I once had some friends who owned a German Shepherd and a couple of cats. The Shepherd and the kitten took to each other so well that, when the Dog lay down, the kitten curled up in her belly and went to sleep.

On the other hand, we were told that our Wheaten Terrier – a dog bred as a ratter – would not get along well with cats (we don’t have one). I believe it; she gets very twitchy at the sight of a cat or any other small critter. She chases bunnies and squirrels all over our yard.

A border collie is a herding dog, so it wouldn’t have any breed characteristics that would make it a bad mix with a cat. I would, however, let them meet cautiously as others suggest.

reverie's avatar

From looking at the answers above, and from my own experience, I think the answer to this question is that your dog might harm the kitten, or it might not. Everyone can share with you positive and negative experiences of relationships between cats and dogs, but there’s simply no way of knowing for sure what will happen in this particular situation.

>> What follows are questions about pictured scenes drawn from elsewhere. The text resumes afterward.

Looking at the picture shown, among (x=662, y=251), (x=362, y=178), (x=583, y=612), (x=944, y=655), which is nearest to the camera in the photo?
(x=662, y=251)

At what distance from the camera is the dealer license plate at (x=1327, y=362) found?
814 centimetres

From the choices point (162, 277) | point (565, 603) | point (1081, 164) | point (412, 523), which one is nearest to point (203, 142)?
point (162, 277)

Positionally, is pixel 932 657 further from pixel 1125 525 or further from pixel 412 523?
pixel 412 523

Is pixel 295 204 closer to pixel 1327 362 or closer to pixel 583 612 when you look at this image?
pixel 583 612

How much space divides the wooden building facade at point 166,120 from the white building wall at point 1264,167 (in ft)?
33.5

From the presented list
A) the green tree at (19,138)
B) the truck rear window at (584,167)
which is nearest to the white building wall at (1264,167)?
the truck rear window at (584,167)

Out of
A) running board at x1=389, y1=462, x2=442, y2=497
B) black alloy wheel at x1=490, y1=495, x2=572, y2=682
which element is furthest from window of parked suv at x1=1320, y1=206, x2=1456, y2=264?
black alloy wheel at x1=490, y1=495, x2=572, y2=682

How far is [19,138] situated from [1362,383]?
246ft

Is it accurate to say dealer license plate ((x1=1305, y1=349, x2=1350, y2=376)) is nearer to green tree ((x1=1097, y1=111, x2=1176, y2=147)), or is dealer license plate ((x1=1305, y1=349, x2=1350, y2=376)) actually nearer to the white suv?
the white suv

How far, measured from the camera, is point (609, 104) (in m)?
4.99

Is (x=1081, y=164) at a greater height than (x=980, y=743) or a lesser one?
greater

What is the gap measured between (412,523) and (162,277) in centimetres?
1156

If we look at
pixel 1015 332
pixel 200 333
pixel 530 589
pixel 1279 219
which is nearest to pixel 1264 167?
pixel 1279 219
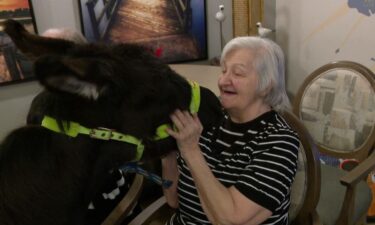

I think it’s up to you to decide whether or not you want to take the risk that your dog might harm or kill the kitten. If I were in your situation, I wouldn’t really consider it my risk to take, since the kitten belongs to someone else.

As @Coloma says, the situation isn’t a permanent one, and so I think there’s even less reason to take any risk to the cat’s safety given that this will all be over in a few days. If you’re not comfortable with keeping the kitten in a cage, perhaps you could allocate a quiet room of your house that the dog isn’t allowed to go into whilst the kitten is staying with you, leaving the kitten more room to roam, but without the dog posing any risk to its safety.

Siren's avatar

I agree with the others who suggest not testing the waters between the kitten and your dog, especially since they will be in the same house for only a few days. Probably not enough time for either to get to know the other, and for the kitten’s sake, probably not worth the risk. But I applaud you asking around on Fluther first. You sound like a very responsible person.

Kraigmo's avatar

I know of cats that have died because they were “introduced” to a dog. Keep them apart. There is no safe way to test it. It’s too dangerous right now, the kitten needs to grow up a bit.